I had to let go of doing all parts of user-centred design, but I believe that it’s right. Given the importance of government services, all roles have best practices to follow and changes to keep up with. For example, when I was a user researcher, I had to follow rigorous recruitment practices and diligently share results. As an interaction designer, I know the nuances of using GOV.UK Design System patterns and the prototype kit.

However, being a specialist doesn’t mean working alone. A key part of the role is working with other people with complementary skills in a team. I never got to do this in the private sector, and now it’s my favourite part of the job. I love collaborating with a content designer and shaping a user-centred journey together. It’s also great to work with technical colleagues to understand the art of the possible and iterate designs based on user insights from user researchers and performance analysts.

Context before suggestions

I had a mixed introduction to government, in that I was seconded to working there while still employed by a digital agency. That agency embedded me in a government department for over 4 years.

The biggest consultancy lesson that I had to ‘unlearn’ was immediately offering suggestions. Consultants are trained to ‘add value’ by offering ideas from their first day with the client. This is because the engagements are usually short-term and well defined.

This isn’t how the public sector works, even for contractors (excepting teams on digital outcomes contracts). It can take years for a service to go through the delivery phases from discovery to live. What’s more, some of the constraints may be related to decades-old technical or organisational decisions. And in the public sector, some colleagues may have been around when those decisions were made.
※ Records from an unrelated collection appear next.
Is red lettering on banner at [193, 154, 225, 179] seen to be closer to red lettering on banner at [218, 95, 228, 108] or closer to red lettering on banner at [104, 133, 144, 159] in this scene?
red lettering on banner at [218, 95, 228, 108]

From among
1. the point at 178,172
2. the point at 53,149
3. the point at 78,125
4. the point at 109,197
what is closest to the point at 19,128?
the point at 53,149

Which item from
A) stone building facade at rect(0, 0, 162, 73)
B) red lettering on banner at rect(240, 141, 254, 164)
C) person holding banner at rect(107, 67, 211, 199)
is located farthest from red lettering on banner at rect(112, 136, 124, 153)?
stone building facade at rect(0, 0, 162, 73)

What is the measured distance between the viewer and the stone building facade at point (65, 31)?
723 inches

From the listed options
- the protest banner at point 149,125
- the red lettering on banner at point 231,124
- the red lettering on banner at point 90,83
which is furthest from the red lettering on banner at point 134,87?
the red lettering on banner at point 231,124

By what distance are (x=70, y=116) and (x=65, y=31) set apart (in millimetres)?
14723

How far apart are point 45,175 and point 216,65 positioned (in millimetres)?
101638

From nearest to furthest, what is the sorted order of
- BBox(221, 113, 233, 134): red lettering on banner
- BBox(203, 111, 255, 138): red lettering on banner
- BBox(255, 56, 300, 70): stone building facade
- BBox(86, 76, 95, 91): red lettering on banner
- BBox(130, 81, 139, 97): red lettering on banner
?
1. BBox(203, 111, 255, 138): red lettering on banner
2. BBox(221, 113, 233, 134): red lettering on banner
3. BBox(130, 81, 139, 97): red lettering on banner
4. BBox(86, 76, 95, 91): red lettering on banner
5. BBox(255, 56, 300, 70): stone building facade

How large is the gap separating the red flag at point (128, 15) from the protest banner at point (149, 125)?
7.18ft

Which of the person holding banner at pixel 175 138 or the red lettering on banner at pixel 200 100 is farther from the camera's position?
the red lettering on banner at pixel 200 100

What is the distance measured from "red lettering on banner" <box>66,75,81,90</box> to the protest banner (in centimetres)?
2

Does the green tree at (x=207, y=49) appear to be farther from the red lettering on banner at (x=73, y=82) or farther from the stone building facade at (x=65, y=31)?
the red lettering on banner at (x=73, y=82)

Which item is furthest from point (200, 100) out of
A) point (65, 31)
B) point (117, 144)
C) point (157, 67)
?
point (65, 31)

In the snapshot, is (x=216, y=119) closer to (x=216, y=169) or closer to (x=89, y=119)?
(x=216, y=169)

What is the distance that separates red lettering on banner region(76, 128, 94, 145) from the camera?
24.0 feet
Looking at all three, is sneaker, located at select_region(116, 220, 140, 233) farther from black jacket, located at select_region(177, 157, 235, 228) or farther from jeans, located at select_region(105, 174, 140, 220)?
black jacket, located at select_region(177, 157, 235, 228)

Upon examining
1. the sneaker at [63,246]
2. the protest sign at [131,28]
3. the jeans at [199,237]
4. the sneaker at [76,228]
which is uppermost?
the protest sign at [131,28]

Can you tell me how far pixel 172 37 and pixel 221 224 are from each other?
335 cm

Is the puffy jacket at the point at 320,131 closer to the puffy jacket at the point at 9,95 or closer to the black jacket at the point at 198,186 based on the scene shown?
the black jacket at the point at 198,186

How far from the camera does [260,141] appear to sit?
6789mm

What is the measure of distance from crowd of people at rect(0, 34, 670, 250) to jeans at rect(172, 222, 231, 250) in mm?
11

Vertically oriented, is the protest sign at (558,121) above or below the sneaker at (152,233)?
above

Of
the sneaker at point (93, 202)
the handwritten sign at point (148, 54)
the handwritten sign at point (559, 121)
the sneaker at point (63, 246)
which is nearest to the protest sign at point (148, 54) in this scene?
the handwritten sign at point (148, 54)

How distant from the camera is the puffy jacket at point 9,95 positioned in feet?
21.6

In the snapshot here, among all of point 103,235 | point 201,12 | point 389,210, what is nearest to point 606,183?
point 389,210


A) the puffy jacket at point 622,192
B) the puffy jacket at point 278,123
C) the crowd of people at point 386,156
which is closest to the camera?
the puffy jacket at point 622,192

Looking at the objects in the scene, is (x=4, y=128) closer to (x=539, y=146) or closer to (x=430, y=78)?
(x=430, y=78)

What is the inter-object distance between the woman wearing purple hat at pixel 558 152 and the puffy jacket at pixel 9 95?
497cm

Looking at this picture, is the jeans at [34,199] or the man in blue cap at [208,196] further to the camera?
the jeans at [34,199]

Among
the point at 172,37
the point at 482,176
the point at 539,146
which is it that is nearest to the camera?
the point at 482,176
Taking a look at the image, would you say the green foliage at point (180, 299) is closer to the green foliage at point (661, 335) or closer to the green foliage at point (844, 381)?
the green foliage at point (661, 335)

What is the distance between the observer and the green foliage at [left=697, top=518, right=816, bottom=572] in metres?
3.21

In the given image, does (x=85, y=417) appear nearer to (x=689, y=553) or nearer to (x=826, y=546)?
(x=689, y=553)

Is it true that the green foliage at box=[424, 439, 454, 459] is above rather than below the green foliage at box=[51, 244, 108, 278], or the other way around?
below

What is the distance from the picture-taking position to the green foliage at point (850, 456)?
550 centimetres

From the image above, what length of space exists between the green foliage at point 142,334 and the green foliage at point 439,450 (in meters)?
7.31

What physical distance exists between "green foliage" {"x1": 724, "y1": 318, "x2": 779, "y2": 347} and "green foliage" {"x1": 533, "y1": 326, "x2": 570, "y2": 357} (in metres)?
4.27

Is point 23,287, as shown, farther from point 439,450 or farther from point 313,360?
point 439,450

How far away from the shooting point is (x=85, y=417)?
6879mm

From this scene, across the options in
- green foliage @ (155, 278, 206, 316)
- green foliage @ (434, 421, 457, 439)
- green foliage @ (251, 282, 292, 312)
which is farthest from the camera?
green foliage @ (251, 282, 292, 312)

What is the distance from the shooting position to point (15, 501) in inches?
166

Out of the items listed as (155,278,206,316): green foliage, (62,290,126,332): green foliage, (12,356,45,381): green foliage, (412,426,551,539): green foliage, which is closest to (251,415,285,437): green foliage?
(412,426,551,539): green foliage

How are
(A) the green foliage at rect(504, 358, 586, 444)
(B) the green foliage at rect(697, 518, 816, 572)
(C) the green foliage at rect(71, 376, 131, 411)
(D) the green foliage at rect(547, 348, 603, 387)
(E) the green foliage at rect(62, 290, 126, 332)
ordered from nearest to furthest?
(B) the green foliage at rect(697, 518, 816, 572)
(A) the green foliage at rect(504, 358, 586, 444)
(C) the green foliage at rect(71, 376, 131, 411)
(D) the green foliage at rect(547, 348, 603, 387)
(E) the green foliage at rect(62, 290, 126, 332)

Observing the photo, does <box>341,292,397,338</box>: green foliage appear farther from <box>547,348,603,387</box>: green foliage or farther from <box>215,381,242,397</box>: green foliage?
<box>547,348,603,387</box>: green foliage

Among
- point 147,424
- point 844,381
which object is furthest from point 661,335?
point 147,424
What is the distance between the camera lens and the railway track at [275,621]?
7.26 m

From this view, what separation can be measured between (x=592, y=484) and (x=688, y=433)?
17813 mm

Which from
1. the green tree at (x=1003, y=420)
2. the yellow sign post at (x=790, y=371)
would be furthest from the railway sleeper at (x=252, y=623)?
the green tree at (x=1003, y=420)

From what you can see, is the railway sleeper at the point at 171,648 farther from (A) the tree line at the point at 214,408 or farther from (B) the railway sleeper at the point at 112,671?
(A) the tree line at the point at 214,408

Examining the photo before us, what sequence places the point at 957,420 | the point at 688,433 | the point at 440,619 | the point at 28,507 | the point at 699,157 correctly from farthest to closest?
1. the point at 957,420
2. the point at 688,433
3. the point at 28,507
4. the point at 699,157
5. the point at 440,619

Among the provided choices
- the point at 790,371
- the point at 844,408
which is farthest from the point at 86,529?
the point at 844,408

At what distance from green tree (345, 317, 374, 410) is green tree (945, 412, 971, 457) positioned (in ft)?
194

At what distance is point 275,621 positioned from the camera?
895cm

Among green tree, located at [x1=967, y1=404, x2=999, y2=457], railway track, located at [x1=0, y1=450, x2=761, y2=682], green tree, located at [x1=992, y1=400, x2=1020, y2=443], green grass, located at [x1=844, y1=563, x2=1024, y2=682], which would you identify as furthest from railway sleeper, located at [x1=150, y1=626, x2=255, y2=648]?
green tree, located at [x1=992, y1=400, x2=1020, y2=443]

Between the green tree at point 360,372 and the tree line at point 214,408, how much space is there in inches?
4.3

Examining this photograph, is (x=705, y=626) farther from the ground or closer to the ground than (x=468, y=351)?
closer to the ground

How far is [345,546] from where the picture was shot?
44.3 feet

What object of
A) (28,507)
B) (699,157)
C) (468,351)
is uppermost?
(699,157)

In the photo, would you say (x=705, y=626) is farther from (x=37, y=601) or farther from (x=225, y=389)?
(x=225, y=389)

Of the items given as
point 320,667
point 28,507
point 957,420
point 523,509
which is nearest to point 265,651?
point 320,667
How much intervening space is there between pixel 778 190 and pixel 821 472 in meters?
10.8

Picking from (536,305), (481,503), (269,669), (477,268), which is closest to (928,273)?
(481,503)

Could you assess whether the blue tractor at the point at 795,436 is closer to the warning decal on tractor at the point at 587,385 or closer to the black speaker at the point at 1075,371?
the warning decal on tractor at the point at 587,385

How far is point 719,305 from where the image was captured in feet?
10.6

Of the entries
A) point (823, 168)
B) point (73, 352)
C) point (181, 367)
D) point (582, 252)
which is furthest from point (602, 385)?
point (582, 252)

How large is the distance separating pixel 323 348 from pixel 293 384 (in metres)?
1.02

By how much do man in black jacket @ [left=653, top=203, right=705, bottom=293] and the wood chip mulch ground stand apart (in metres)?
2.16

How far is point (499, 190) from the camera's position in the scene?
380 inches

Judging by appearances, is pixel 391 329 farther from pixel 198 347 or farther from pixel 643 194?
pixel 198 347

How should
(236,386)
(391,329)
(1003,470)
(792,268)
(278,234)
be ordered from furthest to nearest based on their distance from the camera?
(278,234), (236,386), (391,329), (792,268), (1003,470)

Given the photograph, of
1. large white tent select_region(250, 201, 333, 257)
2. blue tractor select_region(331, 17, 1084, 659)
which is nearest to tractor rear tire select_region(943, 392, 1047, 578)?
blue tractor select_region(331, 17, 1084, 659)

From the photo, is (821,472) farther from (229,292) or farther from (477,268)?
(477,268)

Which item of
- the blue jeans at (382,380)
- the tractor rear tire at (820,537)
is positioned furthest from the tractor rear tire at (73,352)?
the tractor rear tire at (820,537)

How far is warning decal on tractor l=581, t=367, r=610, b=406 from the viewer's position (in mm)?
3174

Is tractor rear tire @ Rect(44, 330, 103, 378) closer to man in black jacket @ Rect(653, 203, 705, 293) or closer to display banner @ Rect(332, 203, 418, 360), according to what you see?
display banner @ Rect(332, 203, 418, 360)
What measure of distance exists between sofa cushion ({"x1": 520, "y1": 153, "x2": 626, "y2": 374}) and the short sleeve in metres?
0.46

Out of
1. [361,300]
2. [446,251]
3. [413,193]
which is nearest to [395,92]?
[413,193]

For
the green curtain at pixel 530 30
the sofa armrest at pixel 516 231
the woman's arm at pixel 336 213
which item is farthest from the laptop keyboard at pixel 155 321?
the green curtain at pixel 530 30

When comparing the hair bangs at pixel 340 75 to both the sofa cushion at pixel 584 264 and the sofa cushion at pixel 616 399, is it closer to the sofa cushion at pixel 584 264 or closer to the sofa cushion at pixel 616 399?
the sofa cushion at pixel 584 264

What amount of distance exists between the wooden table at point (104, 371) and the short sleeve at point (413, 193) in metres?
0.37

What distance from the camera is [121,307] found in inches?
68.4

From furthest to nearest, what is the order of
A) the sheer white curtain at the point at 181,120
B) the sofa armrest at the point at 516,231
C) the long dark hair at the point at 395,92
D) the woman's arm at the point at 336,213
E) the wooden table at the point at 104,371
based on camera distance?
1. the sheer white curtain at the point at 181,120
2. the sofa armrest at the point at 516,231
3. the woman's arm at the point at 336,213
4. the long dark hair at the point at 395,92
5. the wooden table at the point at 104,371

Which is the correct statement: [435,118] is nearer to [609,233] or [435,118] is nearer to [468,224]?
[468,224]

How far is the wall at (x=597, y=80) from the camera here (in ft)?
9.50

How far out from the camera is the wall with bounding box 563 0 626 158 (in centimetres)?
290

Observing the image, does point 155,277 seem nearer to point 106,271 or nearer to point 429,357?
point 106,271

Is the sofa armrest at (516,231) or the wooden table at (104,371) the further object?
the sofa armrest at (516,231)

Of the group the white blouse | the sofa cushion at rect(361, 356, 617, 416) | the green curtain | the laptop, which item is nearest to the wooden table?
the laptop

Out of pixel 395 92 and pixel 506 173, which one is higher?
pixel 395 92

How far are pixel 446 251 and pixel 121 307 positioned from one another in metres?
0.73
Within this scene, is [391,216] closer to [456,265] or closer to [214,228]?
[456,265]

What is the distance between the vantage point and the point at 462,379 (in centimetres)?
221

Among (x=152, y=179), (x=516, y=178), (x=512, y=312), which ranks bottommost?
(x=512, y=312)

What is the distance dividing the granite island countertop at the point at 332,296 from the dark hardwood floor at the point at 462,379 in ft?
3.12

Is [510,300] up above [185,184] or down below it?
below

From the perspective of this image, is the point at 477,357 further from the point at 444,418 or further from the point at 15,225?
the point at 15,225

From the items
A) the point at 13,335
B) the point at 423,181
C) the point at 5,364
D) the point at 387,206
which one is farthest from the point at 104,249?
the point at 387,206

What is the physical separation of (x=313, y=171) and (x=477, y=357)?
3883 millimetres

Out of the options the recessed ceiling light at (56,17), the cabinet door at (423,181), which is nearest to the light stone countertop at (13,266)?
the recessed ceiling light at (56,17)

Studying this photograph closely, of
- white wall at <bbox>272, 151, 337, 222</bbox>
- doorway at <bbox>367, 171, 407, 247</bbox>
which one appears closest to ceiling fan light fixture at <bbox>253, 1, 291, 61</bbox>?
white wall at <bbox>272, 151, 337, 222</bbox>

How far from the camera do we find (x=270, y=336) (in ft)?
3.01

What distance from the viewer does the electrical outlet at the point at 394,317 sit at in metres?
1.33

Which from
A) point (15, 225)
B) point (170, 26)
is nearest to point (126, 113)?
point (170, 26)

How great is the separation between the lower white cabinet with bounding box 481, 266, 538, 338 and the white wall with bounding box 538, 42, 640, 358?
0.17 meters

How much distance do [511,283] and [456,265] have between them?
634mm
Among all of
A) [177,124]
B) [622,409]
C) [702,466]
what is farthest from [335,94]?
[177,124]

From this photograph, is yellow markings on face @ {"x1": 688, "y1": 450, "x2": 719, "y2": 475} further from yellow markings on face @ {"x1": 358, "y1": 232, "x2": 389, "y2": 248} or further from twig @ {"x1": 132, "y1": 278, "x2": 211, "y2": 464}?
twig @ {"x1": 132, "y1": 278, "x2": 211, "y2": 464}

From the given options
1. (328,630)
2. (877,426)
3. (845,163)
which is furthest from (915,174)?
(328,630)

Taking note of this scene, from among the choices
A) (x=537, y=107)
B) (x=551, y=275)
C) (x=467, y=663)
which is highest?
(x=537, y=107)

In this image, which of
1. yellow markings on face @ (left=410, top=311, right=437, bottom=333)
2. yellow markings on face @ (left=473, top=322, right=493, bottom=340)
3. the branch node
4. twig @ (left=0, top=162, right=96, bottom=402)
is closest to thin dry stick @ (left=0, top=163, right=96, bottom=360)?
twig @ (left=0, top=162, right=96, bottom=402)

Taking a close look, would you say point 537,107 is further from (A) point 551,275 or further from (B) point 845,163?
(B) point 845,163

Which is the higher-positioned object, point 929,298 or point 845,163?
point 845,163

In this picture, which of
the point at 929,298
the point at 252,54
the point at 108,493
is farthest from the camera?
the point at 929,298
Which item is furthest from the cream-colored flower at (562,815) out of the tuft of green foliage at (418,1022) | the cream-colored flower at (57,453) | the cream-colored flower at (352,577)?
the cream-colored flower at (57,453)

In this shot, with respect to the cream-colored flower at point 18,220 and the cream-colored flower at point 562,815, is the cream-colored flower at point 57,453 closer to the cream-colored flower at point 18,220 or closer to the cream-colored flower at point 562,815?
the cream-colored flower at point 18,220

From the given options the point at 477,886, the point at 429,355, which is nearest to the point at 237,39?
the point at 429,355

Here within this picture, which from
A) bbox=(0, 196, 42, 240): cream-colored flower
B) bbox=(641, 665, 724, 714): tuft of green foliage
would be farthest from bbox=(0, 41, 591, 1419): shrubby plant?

I think that the advice from the management book “The First 90 Days” (and later its government equivalent, “The First 90 Days in Government”) to listen and learn the context before offering suggestions is particularly relevant to working in government. It may feel embarrassing to offer so little, but experienced public servants know that there’s a learning curve—one product manager said she expected me to need 6 months to fully understand the service landscape!

From second-guessing to adding based on need

When I worked in a consultancy as a user experience (UX) designer, there was often little budget to research and iterate. So, I put in lots of help icons with guidance into my journeys, and hoped that it was enough.

In government, we can research and iterate. I now start designs with as little content  as possible, and add only when our research proves a need. It takes discipline to start with less, but is a lot easier when pairing with a content designer. Often when we take the screens into testing, we find that the information is, in fact, enough. Or, if we need to add more information, that it should be visible to all rather than hidden away, and sometimes need its own page.

We also do this with journeys. We start with a simple journey—split one thing per page—and add extra journeys until we find that the structure has to be redesigned.

I’m grateful to have the chance to work slowly and carefully, but also know that it’s also important. I’ve seen the difference that it makes for users with low digital skills or cognitive impairments. As the GOV.UK design principle says, we have to do the hard work to make it simple.